SELECTED EXCERPT:
I stated that one might do this, "to make people use more of one over the other..."
He then responds by stating
Because that is all government is...force.
I'm assuming he stated this because I said "make people use." But this has me perplexed. The debate seems to be spending money on rail vs. roads. Either policy decision is going to create incentives for certain behaviors over other behaviors (force in Jason's terminology). Thats policy.
I responded that
all policies impose certain incentives over other incentives. A traffic ticket creates an incentive to not speed... "forcing you". But once we move past an obvious truism i'm not sure what that has to do with anything on the policy front.
he responded that
I’m referring to government forcing individuals to change personal habits, such as creating an atmosphere that is more amenable to riding transit instead of driving.
If you divert enough money away from roads and into transit, you can’t construct new roads or at least be effective with new roads or maintenance on existing roads. You’re using the power of government (force) to get a desired end. It’s an incredibly misguided and expensive angle for government to take.
but again thats a policy decision... either decision would be impacting personal habits.
which is why I'm still perplexed by the use of the term "force" in his response.
Either action is a government decision to spend money in a specific way. Therefore force is implied in either decision and there is no reason to bring in "force" in regards to spending on rail rather than spending on roads. Either decision is going to impact peoples behaviors. I don't walk around saying the government forces me to drive all the way to Indian creek to jump on the train. I guess I could?!?!?

COLLECTED DATA:
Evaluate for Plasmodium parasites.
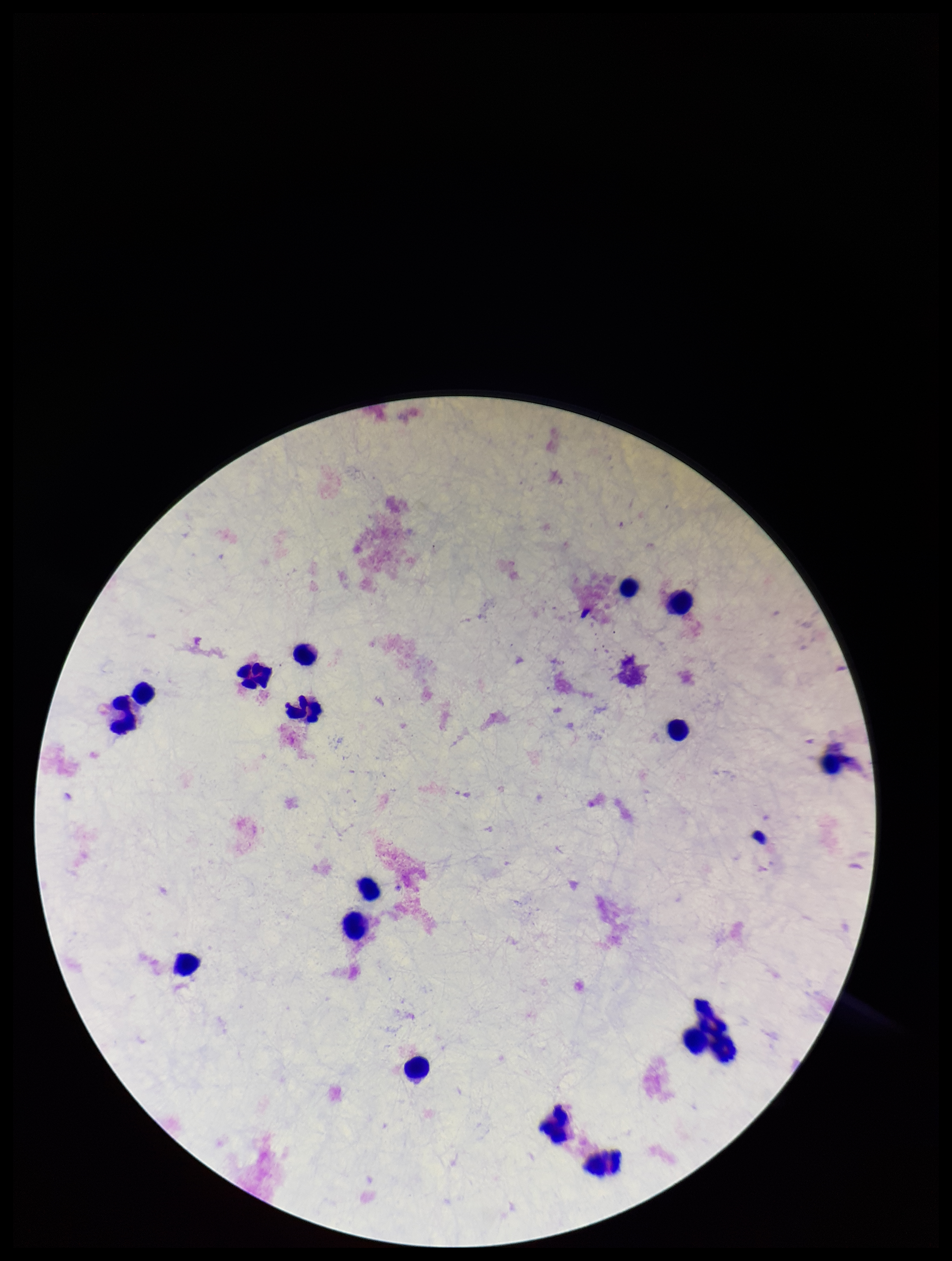
None seen.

TO BE DONE:
1. Which distinct phrases does the debate over rail and road spending set inside double quotation marks? List each one once.
2. Transcribe the passage of the debate over rail and road spending that begins at the words "I responded that" and stops after the words "the policy front.".
The material that comes before has no connection to the debate over rail and road spending.

WRITTEN RESPONSES:
1.
- "to make people use more of one over the other..."
- "make people use."
- "forcing you"
- "force"

2.
I responded that
all policies impose certain incentives over other incentives. A traffic ticket creates an incentive to not speed... "forcing you". But once we move past an obvious truism i'm not sure what that has to do with anything on the policy front.